- _The exercise_
Swap "forested hillside" for "wooded slope" in the part of the items that opens with the line containing "Is the point at 431,96" and closes at the end of the items. Write out those lines again with nothing else changed.

Some records
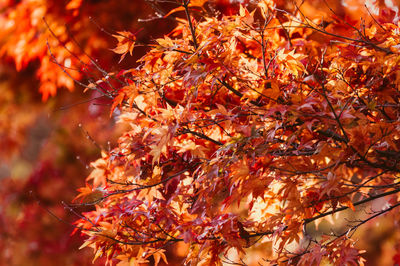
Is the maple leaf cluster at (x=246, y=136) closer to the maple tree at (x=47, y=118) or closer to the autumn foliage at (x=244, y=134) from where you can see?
the autumn foliage at (x=244, y=134)

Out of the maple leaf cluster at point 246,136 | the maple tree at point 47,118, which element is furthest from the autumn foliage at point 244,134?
the maple tree at point 47,118

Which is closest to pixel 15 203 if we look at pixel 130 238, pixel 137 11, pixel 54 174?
pixel 54 174

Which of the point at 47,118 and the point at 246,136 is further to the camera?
the point at 47,118

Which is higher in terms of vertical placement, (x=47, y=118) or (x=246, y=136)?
(x=246, y=136)

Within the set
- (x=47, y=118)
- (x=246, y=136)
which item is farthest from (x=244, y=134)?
(x=47, y=118)

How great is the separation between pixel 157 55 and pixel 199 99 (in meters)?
0.36

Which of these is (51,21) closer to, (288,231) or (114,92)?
(114,92)

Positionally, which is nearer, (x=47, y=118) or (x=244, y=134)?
(x=244, y=134)

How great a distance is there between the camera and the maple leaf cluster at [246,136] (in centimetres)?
158

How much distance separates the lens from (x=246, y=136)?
1576mm

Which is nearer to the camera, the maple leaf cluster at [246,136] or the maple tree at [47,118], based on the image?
the maple leaf cluster at [246,136]

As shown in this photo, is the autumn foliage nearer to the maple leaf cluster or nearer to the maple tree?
the maple leaf cluster

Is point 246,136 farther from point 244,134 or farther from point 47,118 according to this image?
point 47,118

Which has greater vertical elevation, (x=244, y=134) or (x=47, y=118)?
(x=244, y=134)
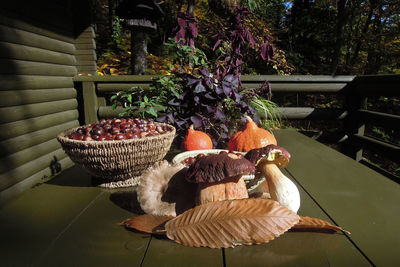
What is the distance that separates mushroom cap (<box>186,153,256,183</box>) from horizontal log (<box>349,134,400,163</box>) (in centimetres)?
254

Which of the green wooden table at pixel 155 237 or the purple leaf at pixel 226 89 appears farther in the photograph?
the purple leaf at pixel 226 89

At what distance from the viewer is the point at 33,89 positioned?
2578 mm

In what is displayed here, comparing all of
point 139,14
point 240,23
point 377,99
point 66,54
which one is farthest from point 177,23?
point 377,99

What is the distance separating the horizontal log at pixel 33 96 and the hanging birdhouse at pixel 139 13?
1.19 m

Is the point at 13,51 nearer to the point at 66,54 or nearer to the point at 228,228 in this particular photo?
the point at 66,54

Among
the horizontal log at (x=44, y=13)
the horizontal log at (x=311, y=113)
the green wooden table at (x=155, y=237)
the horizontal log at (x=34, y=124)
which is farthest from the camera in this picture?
the horizontal log at (x=311, y=113)

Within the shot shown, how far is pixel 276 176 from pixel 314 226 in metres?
0.18

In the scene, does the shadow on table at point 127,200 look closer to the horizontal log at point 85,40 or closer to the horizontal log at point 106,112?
the horizontal log at point 106,112

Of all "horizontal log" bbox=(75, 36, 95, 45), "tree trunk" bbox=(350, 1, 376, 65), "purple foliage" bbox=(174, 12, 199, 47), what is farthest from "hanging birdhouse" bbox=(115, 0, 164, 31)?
"tree trunk" bbox=(350, 1, 376, 65)

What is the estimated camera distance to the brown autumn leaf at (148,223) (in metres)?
0.71

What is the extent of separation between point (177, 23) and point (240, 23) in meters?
0.47

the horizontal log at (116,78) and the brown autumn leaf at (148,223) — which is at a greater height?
the horizontal log at (116,78)

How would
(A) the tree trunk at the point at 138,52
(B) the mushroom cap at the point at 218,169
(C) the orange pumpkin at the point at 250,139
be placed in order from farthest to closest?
(A) the tree trunk at the point at 138,52 < (C) the orange pumpkin at the point at 250,139 < (B) the mushroom cap at the point at 218,169

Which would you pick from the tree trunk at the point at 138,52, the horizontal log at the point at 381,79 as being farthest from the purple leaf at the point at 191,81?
the tree trunk at the point at 138,52
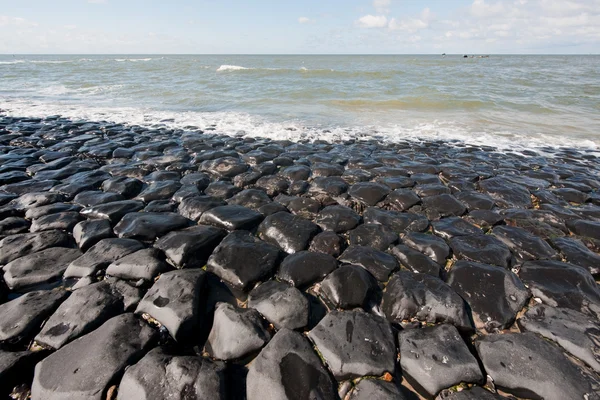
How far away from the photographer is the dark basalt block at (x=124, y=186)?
14.7 ft

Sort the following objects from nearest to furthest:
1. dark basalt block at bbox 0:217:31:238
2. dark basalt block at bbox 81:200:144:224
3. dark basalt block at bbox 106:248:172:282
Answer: dark basalt block at bbox 106:248:172:282, dark basalt block at bbox 0:217:31:238, dark basalt block at bbox 81:200:144:224

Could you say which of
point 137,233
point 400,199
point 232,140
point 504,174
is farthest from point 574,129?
point 137,233

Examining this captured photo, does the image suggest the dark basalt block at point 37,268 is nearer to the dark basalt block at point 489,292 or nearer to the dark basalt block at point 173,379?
the dark basalt block at point 173,379

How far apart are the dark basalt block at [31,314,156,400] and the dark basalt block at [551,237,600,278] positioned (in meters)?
A: 4.14

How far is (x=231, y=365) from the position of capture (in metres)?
2.08

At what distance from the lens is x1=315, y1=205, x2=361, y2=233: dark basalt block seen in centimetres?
365

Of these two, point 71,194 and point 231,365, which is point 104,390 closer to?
point 231,365

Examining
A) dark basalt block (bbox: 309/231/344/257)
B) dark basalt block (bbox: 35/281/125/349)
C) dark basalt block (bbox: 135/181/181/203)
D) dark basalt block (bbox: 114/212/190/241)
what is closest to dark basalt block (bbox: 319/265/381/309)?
dark basalt block (bbox: 309/231/344/257)

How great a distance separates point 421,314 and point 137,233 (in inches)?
121

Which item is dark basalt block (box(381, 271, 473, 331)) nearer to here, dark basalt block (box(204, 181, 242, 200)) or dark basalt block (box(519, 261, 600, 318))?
dark basalt block (box(519, 261, 600, 318))

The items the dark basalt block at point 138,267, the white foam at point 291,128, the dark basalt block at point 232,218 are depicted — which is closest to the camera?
the dark basalt block at point 138,267

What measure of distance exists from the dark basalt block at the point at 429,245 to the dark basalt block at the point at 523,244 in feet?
2.49

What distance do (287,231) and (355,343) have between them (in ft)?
5.17

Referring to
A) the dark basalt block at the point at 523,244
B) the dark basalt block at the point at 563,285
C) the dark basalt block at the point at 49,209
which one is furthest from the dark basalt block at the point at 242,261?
the dark basalt block at the point at 523,244
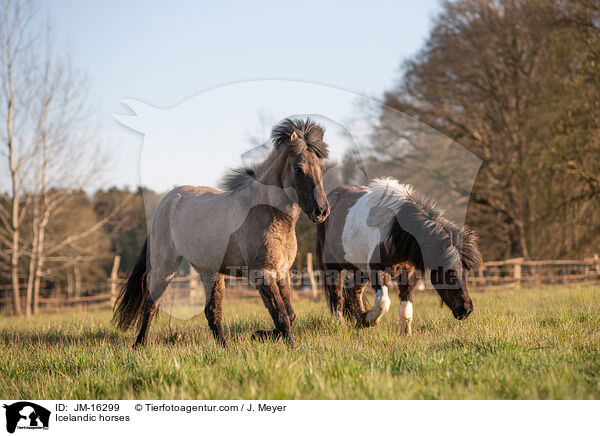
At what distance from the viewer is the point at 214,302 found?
5566 millimetres

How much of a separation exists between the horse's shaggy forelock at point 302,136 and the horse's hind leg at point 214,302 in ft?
6.94

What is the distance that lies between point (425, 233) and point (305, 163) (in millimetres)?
1752

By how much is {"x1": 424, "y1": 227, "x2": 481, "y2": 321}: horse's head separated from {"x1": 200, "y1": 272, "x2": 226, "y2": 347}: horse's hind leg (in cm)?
253

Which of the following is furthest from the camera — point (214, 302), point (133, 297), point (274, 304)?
point (133, 297)

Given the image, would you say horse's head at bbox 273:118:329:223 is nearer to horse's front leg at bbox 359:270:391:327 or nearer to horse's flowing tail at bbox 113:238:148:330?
horse's front leg at bbox 359:270:391:327

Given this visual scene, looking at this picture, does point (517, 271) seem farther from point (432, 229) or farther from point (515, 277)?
point (432, 229)

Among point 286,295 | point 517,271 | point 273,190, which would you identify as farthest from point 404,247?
point 517,271

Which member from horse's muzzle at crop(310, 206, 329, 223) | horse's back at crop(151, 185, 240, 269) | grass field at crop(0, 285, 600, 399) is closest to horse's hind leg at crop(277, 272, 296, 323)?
grass field at crop(0, 285, 600, 399)
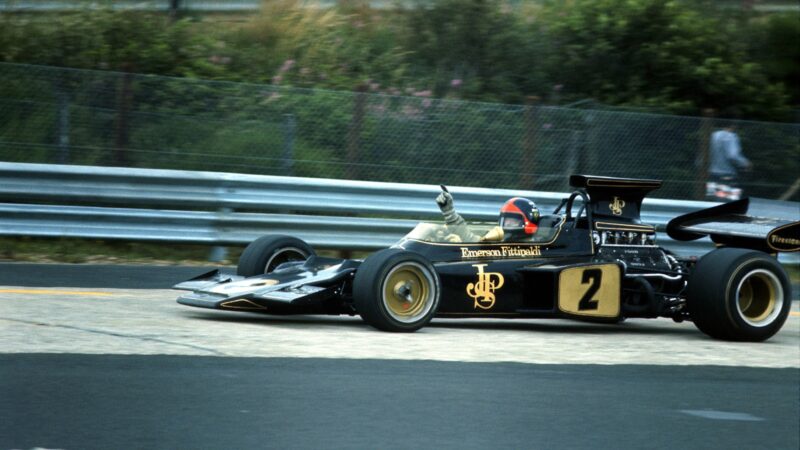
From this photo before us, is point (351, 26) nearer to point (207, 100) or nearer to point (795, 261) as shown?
point (207, 100)

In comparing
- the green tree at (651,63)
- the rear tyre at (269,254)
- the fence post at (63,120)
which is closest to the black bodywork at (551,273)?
the rear tyre at (269,254)

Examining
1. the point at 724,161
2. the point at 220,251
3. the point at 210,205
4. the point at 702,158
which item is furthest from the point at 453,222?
the point at 724,161

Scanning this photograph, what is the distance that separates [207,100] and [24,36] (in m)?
4.95

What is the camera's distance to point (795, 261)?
14.4 m

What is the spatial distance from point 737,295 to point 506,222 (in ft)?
5.78

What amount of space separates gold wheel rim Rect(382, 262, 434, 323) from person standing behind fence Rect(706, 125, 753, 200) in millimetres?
7662

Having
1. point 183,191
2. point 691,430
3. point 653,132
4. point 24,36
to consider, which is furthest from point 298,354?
point 24,36

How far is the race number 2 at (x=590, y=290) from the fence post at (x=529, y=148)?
536cm

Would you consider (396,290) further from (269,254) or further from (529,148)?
(529,148)

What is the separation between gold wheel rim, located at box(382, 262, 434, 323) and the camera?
26.3 feet

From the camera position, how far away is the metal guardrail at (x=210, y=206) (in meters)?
11.6

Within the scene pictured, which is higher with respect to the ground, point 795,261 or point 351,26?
point 351,26

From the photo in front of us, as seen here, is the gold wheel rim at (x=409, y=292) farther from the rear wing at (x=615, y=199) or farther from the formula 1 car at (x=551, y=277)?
the rear wing at (x=615, y=199)

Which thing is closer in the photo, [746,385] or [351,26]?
[746,385]
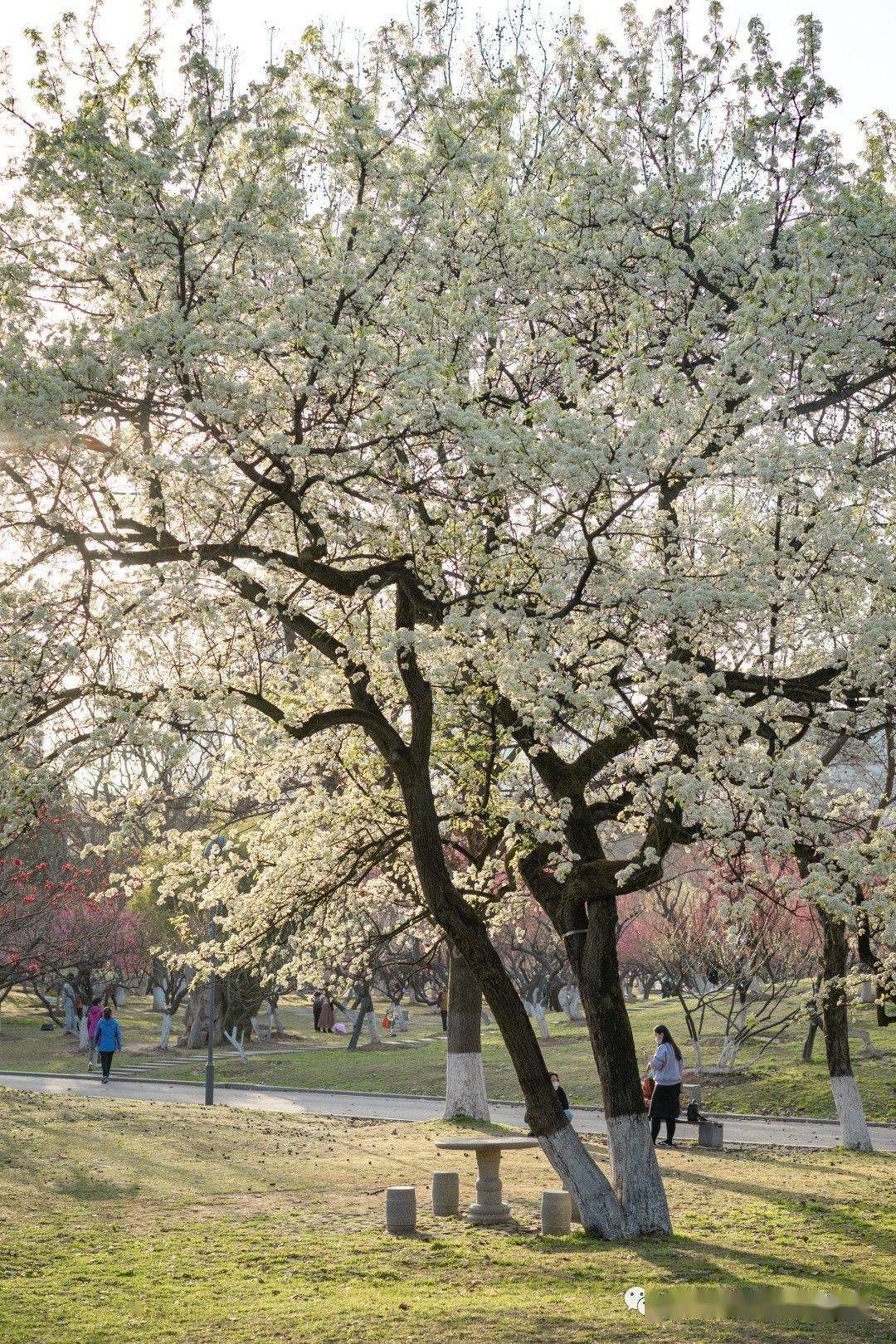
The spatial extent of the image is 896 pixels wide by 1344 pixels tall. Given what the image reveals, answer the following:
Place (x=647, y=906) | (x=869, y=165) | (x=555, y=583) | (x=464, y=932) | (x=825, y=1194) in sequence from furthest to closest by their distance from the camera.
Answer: (x=647, y=906), (x=825, y=1194), (x=869, y=165), (x=464, y=932), (x=555, y=583)

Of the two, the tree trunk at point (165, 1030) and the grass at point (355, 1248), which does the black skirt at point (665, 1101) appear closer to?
the grass at point (355, 1248)

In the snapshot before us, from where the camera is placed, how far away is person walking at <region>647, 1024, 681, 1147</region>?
749 inches

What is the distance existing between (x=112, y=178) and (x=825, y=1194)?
12.9 m

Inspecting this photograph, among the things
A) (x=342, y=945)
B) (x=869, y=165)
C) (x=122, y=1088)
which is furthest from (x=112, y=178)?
(x=122, y=1088)

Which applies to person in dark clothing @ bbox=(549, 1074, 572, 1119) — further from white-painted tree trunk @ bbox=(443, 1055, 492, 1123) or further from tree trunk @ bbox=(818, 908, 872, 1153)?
tree trunk @ bbox=(818, 908, 872, 1153)

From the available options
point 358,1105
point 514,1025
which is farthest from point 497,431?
point 358,1105

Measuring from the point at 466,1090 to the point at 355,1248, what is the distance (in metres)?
10.1

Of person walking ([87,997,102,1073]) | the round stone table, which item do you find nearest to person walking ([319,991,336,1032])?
person walking ([87,997,102,1073])

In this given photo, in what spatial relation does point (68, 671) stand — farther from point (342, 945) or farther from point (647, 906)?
point (647, 906)

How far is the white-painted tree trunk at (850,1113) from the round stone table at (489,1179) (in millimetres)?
8053

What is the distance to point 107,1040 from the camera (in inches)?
1179

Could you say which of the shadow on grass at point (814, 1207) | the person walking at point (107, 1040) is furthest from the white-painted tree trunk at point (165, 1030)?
the shadow on grass at point (814, 1207)

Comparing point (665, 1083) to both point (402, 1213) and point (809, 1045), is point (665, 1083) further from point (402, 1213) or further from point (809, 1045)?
point (809, 1045)

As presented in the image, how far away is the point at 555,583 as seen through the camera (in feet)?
32.7
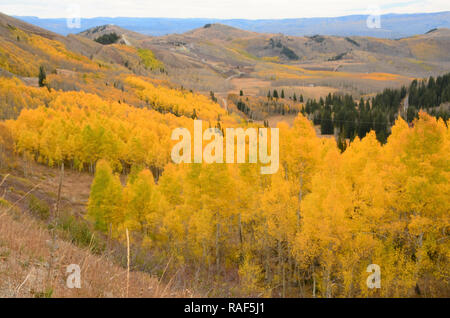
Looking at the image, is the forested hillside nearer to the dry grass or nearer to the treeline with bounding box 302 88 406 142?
the dry grass

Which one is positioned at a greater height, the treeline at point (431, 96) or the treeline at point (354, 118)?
the treeline at point (431, 96)

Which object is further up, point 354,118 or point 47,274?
point 47,274

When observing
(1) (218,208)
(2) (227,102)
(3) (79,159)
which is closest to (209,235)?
(1) (218,208)

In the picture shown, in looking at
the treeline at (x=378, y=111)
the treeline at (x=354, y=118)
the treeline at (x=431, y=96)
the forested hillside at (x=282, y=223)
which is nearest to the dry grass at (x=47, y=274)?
the forested hillside at (x=282, y=223)

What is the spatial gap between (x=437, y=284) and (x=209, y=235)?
1666 cm

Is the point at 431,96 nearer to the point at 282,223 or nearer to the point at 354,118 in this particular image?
the point at 354,118

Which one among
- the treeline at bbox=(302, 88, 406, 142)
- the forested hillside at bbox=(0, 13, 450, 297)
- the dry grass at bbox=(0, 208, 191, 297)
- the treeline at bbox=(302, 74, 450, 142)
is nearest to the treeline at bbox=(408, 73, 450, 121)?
the treeline at bbox=(302, 74, 450, 142)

- _Worked answer_
Is the point at 431,96 nearer to the point at 282,223 or nearer to the point at 354,118 in this particular image?
the point at 354,118

Which one among
- the treeline at bbox=(302, 88, 406, 142)
- the wooded slope at bbox=(0, 13, 450, 297)
- the dry grass at bbox=(0, 208, 191, 297)
- the treeline at bbox=(302, 74, 450, 142)
is nearest to the treeline at bbox=(408, 73, 450, 121)?
the treeline at bbox=(302, 74, 450, 142)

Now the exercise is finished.